**THE EXERCISE:**
Write every row below as a two-column CSV with the header text,answer. Each row becomes one CSV line, with its text and its answer each in a double-quoted field and every line break inside a field replaced by a space.

**DATA SUPPLIED:**
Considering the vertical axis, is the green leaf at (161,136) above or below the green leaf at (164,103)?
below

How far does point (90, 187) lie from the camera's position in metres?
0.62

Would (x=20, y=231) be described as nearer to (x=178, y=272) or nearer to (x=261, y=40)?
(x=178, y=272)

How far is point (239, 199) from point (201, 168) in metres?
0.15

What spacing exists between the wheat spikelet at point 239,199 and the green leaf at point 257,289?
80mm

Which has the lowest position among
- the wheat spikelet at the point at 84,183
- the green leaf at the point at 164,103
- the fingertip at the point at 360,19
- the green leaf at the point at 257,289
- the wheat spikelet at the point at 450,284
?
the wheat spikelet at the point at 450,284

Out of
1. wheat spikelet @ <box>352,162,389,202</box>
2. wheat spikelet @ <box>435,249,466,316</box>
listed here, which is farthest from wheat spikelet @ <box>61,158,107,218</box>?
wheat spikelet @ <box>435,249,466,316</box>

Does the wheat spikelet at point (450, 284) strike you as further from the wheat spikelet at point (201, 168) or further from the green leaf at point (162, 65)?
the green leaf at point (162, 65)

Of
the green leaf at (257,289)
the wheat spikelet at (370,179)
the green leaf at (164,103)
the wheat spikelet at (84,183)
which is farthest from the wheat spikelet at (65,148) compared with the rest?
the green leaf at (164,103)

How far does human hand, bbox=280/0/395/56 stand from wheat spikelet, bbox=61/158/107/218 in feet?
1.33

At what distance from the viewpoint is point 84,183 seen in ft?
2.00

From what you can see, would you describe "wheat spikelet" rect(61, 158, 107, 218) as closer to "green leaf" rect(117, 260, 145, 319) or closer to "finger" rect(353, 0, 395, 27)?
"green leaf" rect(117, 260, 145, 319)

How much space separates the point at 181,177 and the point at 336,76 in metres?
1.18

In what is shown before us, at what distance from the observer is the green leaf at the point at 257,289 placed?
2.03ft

**RESPONSE BELOW:**
text,answer
"Considering the vertical axis, is the green leaf at (161,136) above or below the green leaf at (164,103)?","below"
"How far does point (90, 187) lie from the camera's position in metres?","0.62"
"Would (x=20, y=231) be described as nearer to (x=178, y=272) or nearer to (x=261, y=40)?","(x=178, y=272)"
"How far is point (239, 199) from point (201, 168) in metres?","0.15"
"What spacing exists between the wheat spikelet at point 239,199 and the green leaf at point 257,289?","80mm"
"Which has the lowest position among - the wheat spikelet at the point at 84,183 - the green leaf at the point at 164,103 - the fingertip at the point at 360,19 - the green leaf at the point at 257,289 - the wheat spikelet at the point at 450,284 ?","the wheat spikelet at the point at 450,284"
"Out of 1. wheat spikelet @ <box>352,162,389,202</box> 2. wheat spikelet @ <box>435,249,466,316</box> listed here, which is farthest from wheat spikelet @ <box>61,158,107,218</box>?","wheat spikelet @ <box>435,249,466,316</box>"
"Does the wheat spikelet at point (450, 284) strike you as further from the wheat spikelet at point (201, 168) or further from the green leaf at point (162, 65)?","the green leaf at point (162, 65)"
"Of the green leaf at (257,289) the wheat spikelet at (370,179) the green leaf at (164,103) the wheat spikelet at (84,183) which is farthest from the wheat spikelet at (65,148) compared with the rest?","the green leaf at (164,103)"
"How far does human hand, bbox=280/0/395/56 stand from wheat spikelet, bbox=61/158/107/218 in feet?","1.33"
"At what distance from the viewpoint is point 84,183 seen in ft?","2.00"
"From what you can see, would you describe ""wheat spikelet"" rect(61, 158, 107, 218) as closer to ""green leaf"" rect(117, 260, 145, 319) or closer to ""finger"" rect(353, 0, 395, 27)?","""green leaf"" rect(117, 260, 145, 319)"
"How much space separates the point at 181,177 and the point at 336,76 in metres?","1.18"
"In what is shown before us, at what distance from the observer is the green leaf at the point at 257,289 placed?","2.03ft"